A near-production model was revealed in Australia on 23 February 2026, tentatively named the Chery KP31. In March 2026, Chery announced a competition for Australians to name the vehicle, starting on 12 March at 12:00 p.m. Australian Eastern Daylight Saving Time (UTC+11:00), and closing at 11:50 p.m. AEDT on 26 March, with the winner to receive the first unit shipped to Australia. In May Chery released a short list of the 20,000 names submitted: Outrider, Orca, Ironbark, Bushwalker, Stockman, Longreach, Ridgeback, Terra, and Mate. Australians then got to vote on which name was chosen.

Chery will first launch the Stockman in Australia in late 2026. A petrol plug-in hybrid version will be made available in 2027. It will feature coil spring rear suspension and a 2.0-litre four cylinder engine, with a combined output of 395 kW and 1000 Nm.
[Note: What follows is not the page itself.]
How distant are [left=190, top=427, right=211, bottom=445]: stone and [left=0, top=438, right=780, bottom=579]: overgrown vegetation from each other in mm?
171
On 17 June 2026, Chery unveiled the official name of the KP31, the Chery Stockman, named after the Australian term for people who mind livestock on a station. The name was also previously used in Australia by Suzuki for a Sierra-based pickup truck. The Australian engineering firm Premcar assisted in local testing and tuning of the Stockman. The Chinese name Rely Hi800, stands for Hybrid intelligence.

=== Design ===
The Stockman's front end has been compared to that of the sixth-generation Ford Bronco because of its circular headlights, flat front end, and full-width grille. The back uses vertical taillights and "CHERY" stamped into black plastic trim on the tailgate. Box-flared fenders are utilised.

Front view
Rear view

=== Features ===
The Stockman uses front and rear skid plates, includes, recovery points, a snorkel, and six-lug wheels. Integrated steps are also used in the rear. The bed was designed to sit high above the chassis so that it has minimal intrusion from the wheel arches. Large side-view mirrors and traditional door handles are also utilised.

== Powertrain and chassis ==
The Stockman uses a plug-in hybrid system consisting of a 2.5-litre twin-turbocharged diesel inline 4 producing 210 kW and 650 Nm of torque paired with an electric motor, making a combined 350 kW and 800 Nm of torque. It has a claimed combined fuel consumption of 2 l/100 km. The specs of battery are unknown, however the battery will be located towards the back of the frame. The Stockman's engine has a thermal efficiency of 47% and is said to be 10% more economical than that of a conventional diesel engine.

The Stockman will use front, centre, and rear locking differentials and a low-range gearbox. The front will use double wishbone suspension, with the rear using leaf springs.

It will have a 1000 kg payload capacity, a 750 kg unbraked towing capacity, and a 3500 kg braked towing capacity.